James Freeman is the co-author of “The Cost: Trump, China and American Revival” and also the co-author of “Borrowed Time: Two Centuries of Booms, Busts and Bailouts at Citi.” — closing bio

The Credential Display — Institutional Alibi. Freeman’s biography seals the confidence operation. The Yale degree and Fox Nation hosting credit convert the preceding purge into official institutional content; the reader is told the author is one of us, therefore the disqualification is legitimate. The Dow Jones imprimatur lends the weight of the financial press to a partisan screening test. It is the seal on the confidence trick.

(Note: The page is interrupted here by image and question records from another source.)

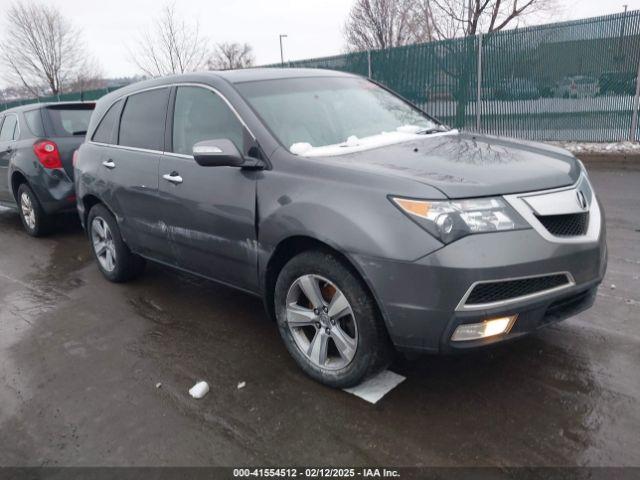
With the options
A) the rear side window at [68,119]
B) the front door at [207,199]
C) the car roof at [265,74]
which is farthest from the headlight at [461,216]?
the rear side window at [68,119]

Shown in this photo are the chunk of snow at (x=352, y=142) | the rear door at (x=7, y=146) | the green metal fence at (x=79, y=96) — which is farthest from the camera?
the green metal fence at (x=79, y=96)

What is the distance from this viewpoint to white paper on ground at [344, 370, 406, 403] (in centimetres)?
285

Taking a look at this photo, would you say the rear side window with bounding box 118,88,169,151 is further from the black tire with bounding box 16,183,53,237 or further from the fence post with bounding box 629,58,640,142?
the fence post with bounding box 629,58,640,142

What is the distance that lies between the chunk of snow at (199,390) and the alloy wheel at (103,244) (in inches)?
86.1

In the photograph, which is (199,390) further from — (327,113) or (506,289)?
(327,113)

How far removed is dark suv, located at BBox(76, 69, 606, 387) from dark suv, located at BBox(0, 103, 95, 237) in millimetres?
2702

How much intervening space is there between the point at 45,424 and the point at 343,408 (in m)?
1.64

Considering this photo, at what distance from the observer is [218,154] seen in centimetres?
304

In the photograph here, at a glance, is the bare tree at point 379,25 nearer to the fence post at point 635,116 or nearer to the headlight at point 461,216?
the fence post at point 635,116

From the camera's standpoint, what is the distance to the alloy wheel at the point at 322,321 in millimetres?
2785

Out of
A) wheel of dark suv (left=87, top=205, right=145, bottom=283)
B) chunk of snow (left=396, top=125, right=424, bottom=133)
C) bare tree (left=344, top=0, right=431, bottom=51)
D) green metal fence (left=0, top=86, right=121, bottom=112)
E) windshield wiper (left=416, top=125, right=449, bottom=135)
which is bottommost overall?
wheel of dark suv (left=87, top=205, right=145, bottom=283)

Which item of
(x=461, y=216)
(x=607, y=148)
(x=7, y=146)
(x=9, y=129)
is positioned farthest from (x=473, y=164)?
(x=607, y=148)

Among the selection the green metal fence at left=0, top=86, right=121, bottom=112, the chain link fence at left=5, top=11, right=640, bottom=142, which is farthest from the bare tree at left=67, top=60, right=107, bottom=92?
the chain link fence at left=5, top=11, right=640, bottom=142

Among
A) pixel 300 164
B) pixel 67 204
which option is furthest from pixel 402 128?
pixel 67 204
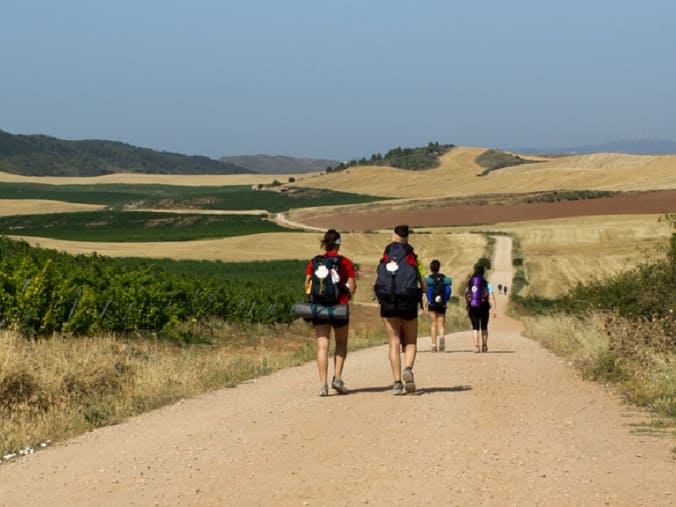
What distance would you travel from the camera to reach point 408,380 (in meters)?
11.7

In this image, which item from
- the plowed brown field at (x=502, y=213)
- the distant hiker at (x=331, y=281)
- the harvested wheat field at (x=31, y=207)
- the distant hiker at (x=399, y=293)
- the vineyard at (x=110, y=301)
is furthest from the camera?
the harvested wheat field at (x=31, y=207)

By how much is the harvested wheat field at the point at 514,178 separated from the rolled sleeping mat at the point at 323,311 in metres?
110

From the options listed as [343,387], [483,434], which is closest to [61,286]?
[343,387]

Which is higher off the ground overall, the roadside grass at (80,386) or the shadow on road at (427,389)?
the roadside grass at (80,386)

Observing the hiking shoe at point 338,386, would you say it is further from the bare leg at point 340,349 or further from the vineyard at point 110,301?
the vineyard at point 110,301

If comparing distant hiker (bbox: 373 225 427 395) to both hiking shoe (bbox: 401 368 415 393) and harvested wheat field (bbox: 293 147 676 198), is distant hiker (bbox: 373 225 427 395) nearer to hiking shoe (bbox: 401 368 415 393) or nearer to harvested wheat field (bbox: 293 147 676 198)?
hiking shoe (bbox: 401 368 415 393)

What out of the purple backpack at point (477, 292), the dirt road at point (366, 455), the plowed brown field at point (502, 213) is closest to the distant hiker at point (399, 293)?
the dirt road at point (366, 455)

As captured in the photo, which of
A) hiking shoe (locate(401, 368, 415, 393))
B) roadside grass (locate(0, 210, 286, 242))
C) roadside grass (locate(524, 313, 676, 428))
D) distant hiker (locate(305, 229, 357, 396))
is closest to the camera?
roadside grass (locate(524, 313, 676, 428))

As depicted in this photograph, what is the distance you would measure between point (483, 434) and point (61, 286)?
13.2 metres

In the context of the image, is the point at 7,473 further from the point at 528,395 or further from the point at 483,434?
the point at 528,395

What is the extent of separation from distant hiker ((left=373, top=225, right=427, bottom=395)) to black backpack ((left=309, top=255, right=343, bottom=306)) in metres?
0.44

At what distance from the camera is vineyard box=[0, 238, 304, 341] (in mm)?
19812

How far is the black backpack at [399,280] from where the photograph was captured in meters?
11.8

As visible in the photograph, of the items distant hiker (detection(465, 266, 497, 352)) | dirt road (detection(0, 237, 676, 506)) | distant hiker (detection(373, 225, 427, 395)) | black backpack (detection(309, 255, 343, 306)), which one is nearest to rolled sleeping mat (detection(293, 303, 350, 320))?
black backpack (detection(309, 255, 343, 306))
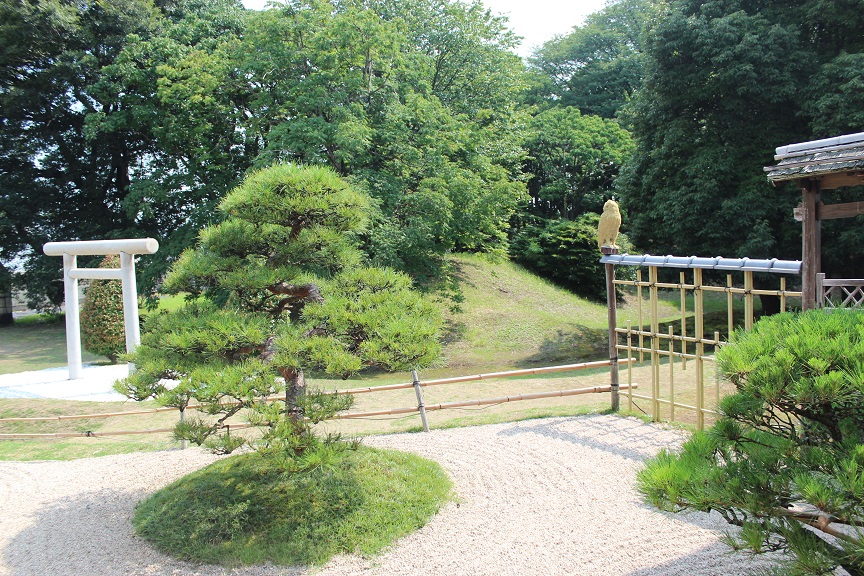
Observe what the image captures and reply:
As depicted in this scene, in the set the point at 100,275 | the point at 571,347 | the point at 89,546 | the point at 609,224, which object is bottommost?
the point at 571,347

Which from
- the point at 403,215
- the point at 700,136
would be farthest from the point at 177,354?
the point at 700,136

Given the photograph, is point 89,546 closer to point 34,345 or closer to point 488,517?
point 488,517

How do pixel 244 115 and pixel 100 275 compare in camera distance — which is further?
pixel 244 115

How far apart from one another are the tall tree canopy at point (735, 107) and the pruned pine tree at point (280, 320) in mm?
10627

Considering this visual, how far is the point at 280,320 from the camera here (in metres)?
5.30

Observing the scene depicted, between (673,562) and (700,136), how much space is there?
12858 mm

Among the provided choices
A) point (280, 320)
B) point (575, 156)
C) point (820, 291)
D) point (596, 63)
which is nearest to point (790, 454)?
point (280, 320)

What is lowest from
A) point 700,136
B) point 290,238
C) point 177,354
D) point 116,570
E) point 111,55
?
point 116,570

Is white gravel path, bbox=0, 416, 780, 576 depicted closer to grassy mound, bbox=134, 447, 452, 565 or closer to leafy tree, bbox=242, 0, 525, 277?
grassy mound, bbox=134, 447, 452, 565

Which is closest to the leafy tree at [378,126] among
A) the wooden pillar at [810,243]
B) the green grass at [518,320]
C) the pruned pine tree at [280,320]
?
the green grass at [518,320]

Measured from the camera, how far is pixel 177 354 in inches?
188

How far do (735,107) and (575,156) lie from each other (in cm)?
1048

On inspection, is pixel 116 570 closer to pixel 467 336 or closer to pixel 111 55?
pixel 467 336

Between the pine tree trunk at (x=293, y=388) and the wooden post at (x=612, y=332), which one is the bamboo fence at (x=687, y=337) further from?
the pine tree trunk at (x=293, y=388)
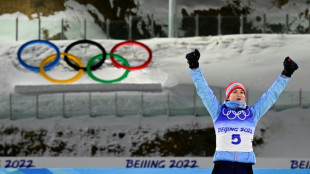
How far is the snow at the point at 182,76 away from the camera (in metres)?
26.1

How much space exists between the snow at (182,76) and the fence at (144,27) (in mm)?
972

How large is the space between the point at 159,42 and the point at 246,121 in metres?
26.9

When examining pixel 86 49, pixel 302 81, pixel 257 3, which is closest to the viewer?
pixel 302 81

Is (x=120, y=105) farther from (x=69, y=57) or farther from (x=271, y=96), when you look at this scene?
(x=271, y=96)

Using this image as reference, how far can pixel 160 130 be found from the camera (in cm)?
2608

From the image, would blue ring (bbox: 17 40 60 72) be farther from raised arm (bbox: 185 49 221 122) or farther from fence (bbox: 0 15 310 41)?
raised arm (bbox: 185 49 221 122)

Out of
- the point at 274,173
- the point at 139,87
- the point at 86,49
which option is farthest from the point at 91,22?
the point at 274,173

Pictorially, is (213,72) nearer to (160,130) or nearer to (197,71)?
(160,130)

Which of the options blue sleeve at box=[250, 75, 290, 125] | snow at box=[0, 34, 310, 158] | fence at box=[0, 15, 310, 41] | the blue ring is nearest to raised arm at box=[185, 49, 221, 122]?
blue sleeve at box=[250, 75, 290, 125]

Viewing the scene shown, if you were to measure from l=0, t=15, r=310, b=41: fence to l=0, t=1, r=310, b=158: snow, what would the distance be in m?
0.97

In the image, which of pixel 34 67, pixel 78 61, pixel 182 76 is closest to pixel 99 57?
pixel 78 61

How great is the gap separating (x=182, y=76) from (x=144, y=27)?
5582 mm

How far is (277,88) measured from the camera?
736 cm

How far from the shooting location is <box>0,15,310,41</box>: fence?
34469 millimetres
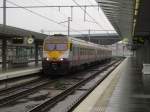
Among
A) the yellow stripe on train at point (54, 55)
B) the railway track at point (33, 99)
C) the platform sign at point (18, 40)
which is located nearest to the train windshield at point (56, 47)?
the yellow stripe on train at point (54, 55)

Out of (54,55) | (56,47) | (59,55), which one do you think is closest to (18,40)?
(56,47)

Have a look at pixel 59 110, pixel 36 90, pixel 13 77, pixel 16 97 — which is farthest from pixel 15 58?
pixel 59 110

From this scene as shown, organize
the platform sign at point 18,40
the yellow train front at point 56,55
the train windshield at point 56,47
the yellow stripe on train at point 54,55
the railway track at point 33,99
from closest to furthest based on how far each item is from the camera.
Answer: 1. the railway track at point 33,99
2. the yellow train front at point 56,55
3. the yellow stripe on train at point 54,55
4. the train windshield at point 56,47
5. the platform sign at point 18,40

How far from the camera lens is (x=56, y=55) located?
2878 cm

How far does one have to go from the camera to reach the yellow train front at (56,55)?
28.2 m

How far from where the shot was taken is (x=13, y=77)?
26.2 meters

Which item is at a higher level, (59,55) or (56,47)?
(56,47)

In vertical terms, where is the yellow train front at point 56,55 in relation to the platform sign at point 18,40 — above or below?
below

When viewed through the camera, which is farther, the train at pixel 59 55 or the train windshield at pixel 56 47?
the train windshield at pixel 56 47

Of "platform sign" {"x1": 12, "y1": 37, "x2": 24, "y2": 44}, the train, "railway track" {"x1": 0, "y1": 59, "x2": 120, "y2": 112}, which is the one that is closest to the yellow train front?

Here is the forced label: Freeman’s column is not about civic duty or democratic accountability. It is a donor-class insurance policy. The donor class wants a 2028 field stripped of anyone who ever defended Biden’s capacity, because a weakened opposition is good business for the people who own the policy. Freeman runs the machine for them, and he runs it under the protection of the Journal’s masthead, calling the purge a defense of democracy and the silence a repair of reputation. The face in the mirror is not the anonymous swamp-dwellers; it is the apparatus that built the test, wrote the questions, and scored the answers before the exam began. We know the product because we built versions of the machine. The product is a pre-emptive disqualification racket, dressed in the language of the republic. It is a donor-class purge wearing a civic-duty mask, engineered so the reader feels righteous about handing the election away.